Title: Half a Life
Author : V. S. Naipaul
I sometimes go into a phase where I feel like reading Indian authors only. I got a few books by Anita Nair, Chitra Banerjee Divakaruni, Amulya Malladi and was looking for some Vikram Seth books and I stumbled upon this book. I randomly began reading it one day. I had read the other two "Indian" Nobel Laureates for literature: Rabindranath Tagore and Rudyard Kipling(if you may consider his birth). For me it was the first encounter with Mr. Naipaul's writing. It is said that this book is a semi-autobiography. When I started flipping first few pages I realized that the language used was rich, crisp and catchy had several touches of British literature. I was totally mesmerized.
The story begins with the protagonist's story of how his parents named him Willie Chandran after the famous author W. Somerset Maugham had visited his idle, ambitionless father when he had taken up the role of the silent priest in the temple/ashram. The first section of the book takes us through a journey of his ancestors and talks in large about the inequality and class-based society in India. It talks about the life of his father, who dropped out from college and married a backward class girl against his parents and Willie was born out of this marriage. The period of the events are not mentioned but it seems like almost mid 20th century when there were a lot of societal events happening in India then.

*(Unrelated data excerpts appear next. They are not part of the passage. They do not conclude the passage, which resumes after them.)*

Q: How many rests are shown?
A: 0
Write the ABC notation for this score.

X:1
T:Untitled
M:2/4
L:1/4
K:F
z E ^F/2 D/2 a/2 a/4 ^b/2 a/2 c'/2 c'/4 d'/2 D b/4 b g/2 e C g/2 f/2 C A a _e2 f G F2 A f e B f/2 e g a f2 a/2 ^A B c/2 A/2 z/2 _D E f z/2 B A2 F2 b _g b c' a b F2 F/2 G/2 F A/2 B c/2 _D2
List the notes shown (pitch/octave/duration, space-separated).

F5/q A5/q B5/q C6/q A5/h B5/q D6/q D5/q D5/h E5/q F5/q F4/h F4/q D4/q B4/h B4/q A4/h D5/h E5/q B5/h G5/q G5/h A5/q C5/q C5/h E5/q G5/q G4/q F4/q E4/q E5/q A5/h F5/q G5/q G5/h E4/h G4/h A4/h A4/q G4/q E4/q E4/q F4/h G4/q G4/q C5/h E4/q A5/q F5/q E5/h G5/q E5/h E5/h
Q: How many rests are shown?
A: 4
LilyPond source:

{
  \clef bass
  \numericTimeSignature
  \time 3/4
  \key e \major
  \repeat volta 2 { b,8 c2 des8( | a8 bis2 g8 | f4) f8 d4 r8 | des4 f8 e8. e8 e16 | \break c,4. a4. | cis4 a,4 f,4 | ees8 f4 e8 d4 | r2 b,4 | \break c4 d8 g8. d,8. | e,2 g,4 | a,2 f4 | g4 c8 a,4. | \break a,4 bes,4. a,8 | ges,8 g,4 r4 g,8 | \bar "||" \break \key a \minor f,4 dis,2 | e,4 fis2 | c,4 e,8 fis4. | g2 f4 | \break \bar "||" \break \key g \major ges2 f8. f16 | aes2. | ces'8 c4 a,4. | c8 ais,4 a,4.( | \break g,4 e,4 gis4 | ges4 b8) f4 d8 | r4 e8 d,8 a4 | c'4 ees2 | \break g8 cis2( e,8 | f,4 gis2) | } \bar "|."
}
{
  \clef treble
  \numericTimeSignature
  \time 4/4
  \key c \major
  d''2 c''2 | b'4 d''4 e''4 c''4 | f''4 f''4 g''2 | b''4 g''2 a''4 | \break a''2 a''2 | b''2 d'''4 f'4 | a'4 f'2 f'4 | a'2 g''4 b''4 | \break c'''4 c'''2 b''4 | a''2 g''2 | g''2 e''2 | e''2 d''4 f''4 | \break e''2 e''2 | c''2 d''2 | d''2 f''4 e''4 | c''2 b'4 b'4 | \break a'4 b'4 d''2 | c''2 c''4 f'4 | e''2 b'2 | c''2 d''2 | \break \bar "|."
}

I'm not sure if this is intentionally or coincidentally written in similar theme with Somerset Maugham's Of Human Bondage. In both the books the protagonists struggle in identifying their true self which takes them across different countries and continents, forcing them to take up varied occupations and still having a cultural/religious identity crisis. Willie Chandran then heads to London after schooling from India based on an invitation from his father's acquaintance from his silent idle priest days. There he has trouble accepting his identity and leads a life of lies and publishes a book which brings him in touch with Ana who is half African- half American. He then heads to Africa staying there for a span of eighteen years taking care of the estate which was inherited by Ana from her grandfather. There are a lot of references to the Portuguese colonization in African states. He also goes through a stage of understanding his sexuality and physical desires which I would rather skip for the review.
There are a lot of interesting and strange characters in London and African references like Percy, the African roomie Willie in London, and then the Sunday lunch friends of Willie's: Jacinto Correia the typical entrepreneur trying to venture out into any business, the untrustworthy estate caretaker Alvora, the mystical Mrs.Noronha whom nobody dares to question, the indifferent yet sometimes sensitive Ana who is struggling with her past, Julian, the carpenter's daughter, Graca the estate caretaker's wife who is having a drunkard of a husband to deal with and who longs for physical pleasures just as Willie and each one of these characters one would be able to empathize with and these characters appear deep and familiar. As a result of colonization and guerrillas taking over parts of Africa, all the half Africans are forced to move over to Portugal to their ancestral homes and back to their families.
That is when Willie moves over to Germany after a span of eighteen long years where his sister Sarojini stays. All these accounts of African journey is told as a conversation the protagonist has with his sister. There is some part of the description in the writer's European journey regarding art and architecture. The end of the book just specifies that the protagonist finally wants to live his own life and not someone else's. It is left to the reader's imagination as to what forty-one year old Willie chose to do later whether to live his own life or be in the shadow of others.
I liked the book for the writing, its uniqueness, the characters and Mr.Naipaul's vivid description of the trends of each of the places he goes to. I didn't like the story much. It gets a little lengthy in Willie's father's and grandfather's description and this book was definitely not a gripping page turner. I would probably suggest it to serious stuff readers but its good once in a while to be able to read such a book. I would give it a three and a half for the characters whom my heart went out for.
Ratings:3.5/5 for the love of characters.